Iconic Yellow Buses Banned From Lagos Business District

Iconic Yellow Buses Banned From Lagos Business District

The Nigerian government last week banned yellow commercial buses, known popularly as molue, from crossing the link bridges to Lagos Island and operating in the central business district, according to a report in All Africa.

For decades, molue were the major means of commercial commuting in the city, the report said. Over time, the poorly-maintained, rickety and smoky buses started becoming an eyesore, contributing to worsening traffic congestion and accidents.

The name molue was coined from the English word, “maul,” – as in rough handling – because of the way passengers scramble to board the bus, according to an official with the National Union of Road Transport Workers.

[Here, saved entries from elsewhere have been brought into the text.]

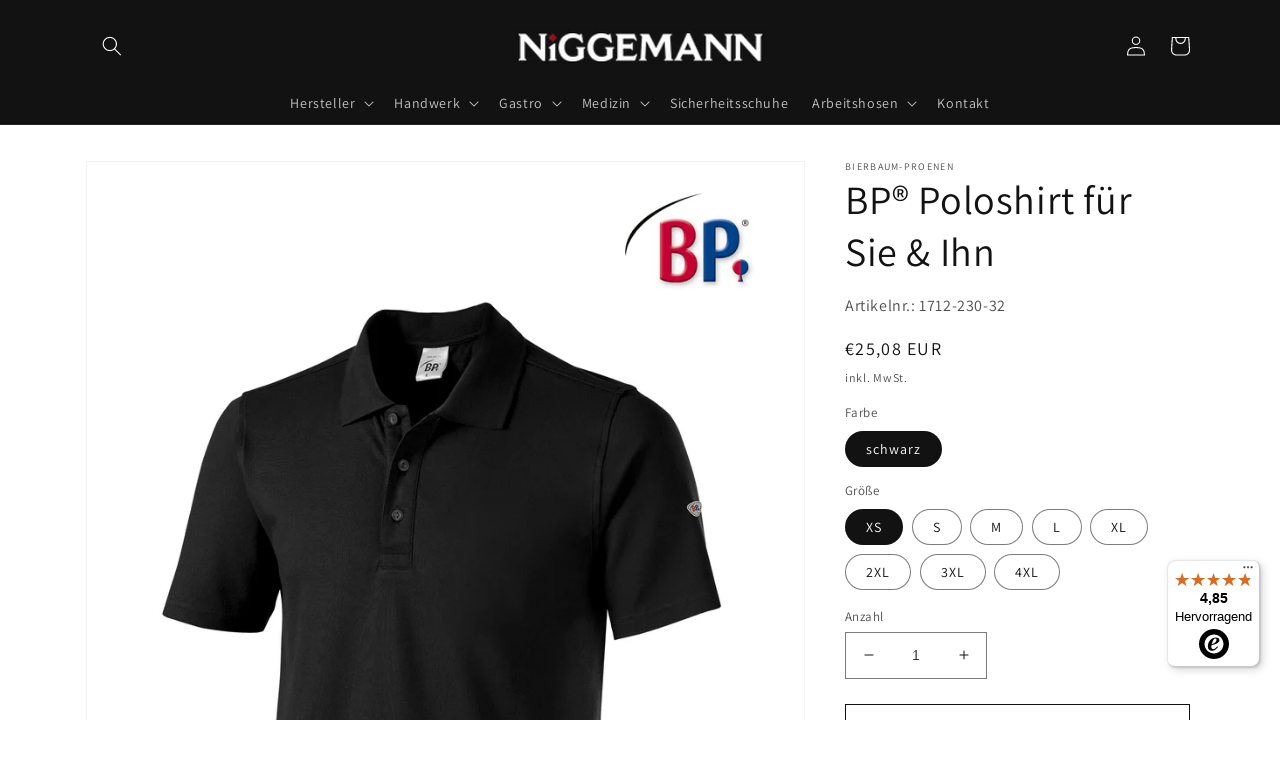

--- FILE ---
content_type: text/javascript
request_url: https://widgets.trustedshops.com/js/X68D5047A335434F77E419A5FD9727F99.js
body_size: 1317
content:
((e,t)=>{const a={shopInfo:{tsId:"X68D5047A335434F77E419A5FD9727F99",name:"niggemann-berufsbekleidung.de",url:"niggemann-berufsbekleidung.de",language:"de",targetMarket:"DEU",ratingVariant:"WIDGET",eTrustedIds:{accountId:"acc-c8676514-c3c3-4bf3-8999-fcb297b55de9",channelId:"chl-f5a9d98d-94f9-43ae-a155-afe983fac845"},buyerProtection:{certificateType:"CLASSIC",certificateState:"INTEGRATION",mainProtectionCurrency:"EUR",classicProtectionAmount:100,maxProtectionDuration:30,plusProtectionAmount:2e4,basicProtectionAmount:100},reviewSystem:{rating:{averageRating:4.85,averageRatingCount:52,overallRatingCount:98,distribution:{oneStar:1,twoStars:0,threeStars:1,fourStars:2,fiveStars:48}},reviews:[{average:4,buyerStatement:"Schnelle Lieferung",rawChangeDate:"2026-01-16T07:31:10.000Z",changeDate:"16.1.2026",transactionDate:"9.1.2026"},{average:5,buyerStatement:"Super Qualität",rawChangeDate:"2026-01-12T09:05:54.000Z",changeDate:"12.1.2026",transactionDate:"2.1.2026"},{average:5,buyerStatement:"Altes Paar und sieht sehr gut aus",rawChangeDate:"2026-01-11T07:23:56.000Z",changeDate:"11.1.2026",transactionDate:"4.1.2026"}]},features:["SHOP_CONSUMER_MEMBERSHIP","GUARANTEE_RECOG_CLASSIC_INTEGRATION","DISABLE_REVIEWREQUEST_SENDING","MARS_EVENTS","MARS_REVIEWS","MARS_PUBLIC_QUESTIONNAIRE","MARS_QUESTIONNAIRE","REVIEWS_AUTO_COLLECTION"],consentManagementType:"OFF",urls:{profileUrl:"https://www.trustedshops.de/bewertung/info_X68D5047A335434F77E419A5FD9727F99.html",profileUrlLegalSection:"https://www.trustedshops.de/bewertung/info_X68D5047A335434F77E419A5FD9727F99.html#legal-info",reviewLegalUrl:"https://help.etrusted.com/hc/de/articles/23970864566162"},contractStartDate:"2020-04-30 00:00:00",shopkeeper:{name:"Niggemann Mode & Beruf GmbH & Co. KG",street:"Hauptstr. 80",country:"DE",city:"Leverkusen",zip:"51373"},displayVariant:"reviews-only",variant:"reviews-only",twoLetterCountryCode:"DE"},"process.env":{STAGE:"prod"},externalConfig:{trustbadgeScriptUrl:"https://widgets.trustedshops.com/assets/trustbadge.js",cdnDomain:"widgets.trustedshops.com"},elementIdSuffix:"-98e3dadd90eb493088abdc5597a70810",buildTimestamp:"2026-01-30T05:28:47.288Z",buildStage:"prod"},r=a=>{const{trustbadgeScriptUrl:r}=a.externalConfig;let n=t.querySelector(`script[src="${r}"]`);n&&t.body.removeChild(n),n=t.createElement("script"),n.src=r,n.charset="utf-8",n.setAttribute("data-type","trustbadge-business-logic"),n.onerror=()=>{throw new Error(`The Trustbadge script could not be loaded from ${r}. Have you maybe selected an invalid TSID?`)},n.onload=()=>{e.trustbadge?.load(a)},t.body.appendChild(n)};"complete"===t.readyState?r(a):e.addEventListener("load",()=>{r(a)})})(window,document);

Afro beat maestro Fela Anikulapo Kuti dedicated an album, “Suffering and Smiling,” to the molue. Fela sang about “44 passengers sitting and 99 standing,” to call the government’s attention to the abysmal state of public transportation in the country, the report said.

Government officials said molue can operate in any other part of the state aside from the restricted areas.

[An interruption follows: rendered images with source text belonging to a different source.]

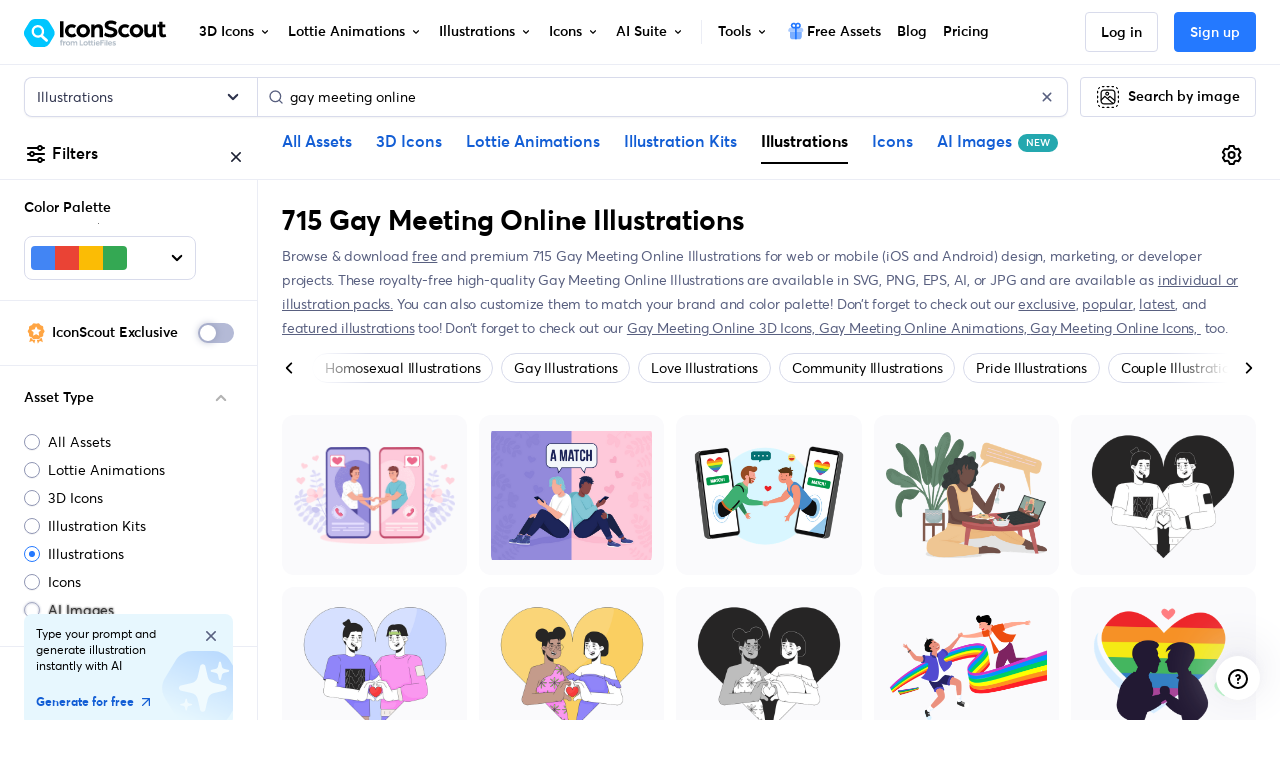

--- FILE ---
content_type: image/svg+xml
request_url: https://cdna.iconscout.com/img/apple.1467727.svg
body_size: -157
content:
<svg xmlns="http://www.w3.org/2000/svg" viewBox="0 0 16 16"><g fill-rule="evenodd"><path d="M11.6218,4.7571c-0.0193291,-2.02332 1.65317,-2.99846 1.72865,-3.04467c-0.939167,-1.37684 -2.40442,-1.56532 -2.92624,-1.58735c-1.24564,-0.125075 -2.431,0.734352 -3.06342,0.734352c-0.630702,0 -1.60726,-0.7153 -2.63953,-0.694961c-1.35921,0.0188997 -2.61125,0.789063 -3.31105,2.00483c-1.41025,2.44865 -0.360481,6.07511 1.01479,8.0616c0.671226,0.970026 1.47351,2.06429 2.52553,2.02476c1.0148,-0.0397892 1.39689,-0.654453 2.62078,-0.654453c1.22488,0 1.56888,0.654453 2.64224,0.634268c1.08898,-0.0196037 1.78139,-0.990762 2.44848,-1.96475c0.771157,-1.12822 1.0887,-2.22035 1.10719,-2.27707c-0.0234604,-0.0085233 -2.12539,-0.815491 -2.14743,-3.23655v0Z" transform="translate(.745 3.743)"/><path d="M2.49696,2.55553c0.559066,-0.677623 0.934193,-1.61793 0.831414,-2.55553c-0.804695,0.031969 -1.78039,0.537152 -2.3568,1.21266c-0.51813,0.599437 -0.97158,1.55665 -0.848624,2.47462c0.897671,0.0697992 1.81466,-0.455431 2.37401,-1.13175v0Z" transform="translate(7.857)"/></g></svg>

Anthony Ikenna, a concerned resident, said, “This is another anti-poor legislation. The state government should have provided enough BRT (Bus Rapid Transit) buses before banning the alternative. Passengers sometimes spend three hours waiting for buses.”

Dayo Mobereola, managing director of the Lagos Metropolitan Area Transport Authority, said the government will introduce 50 new buses and refurbish 100 serviceable vehicles by the end of September.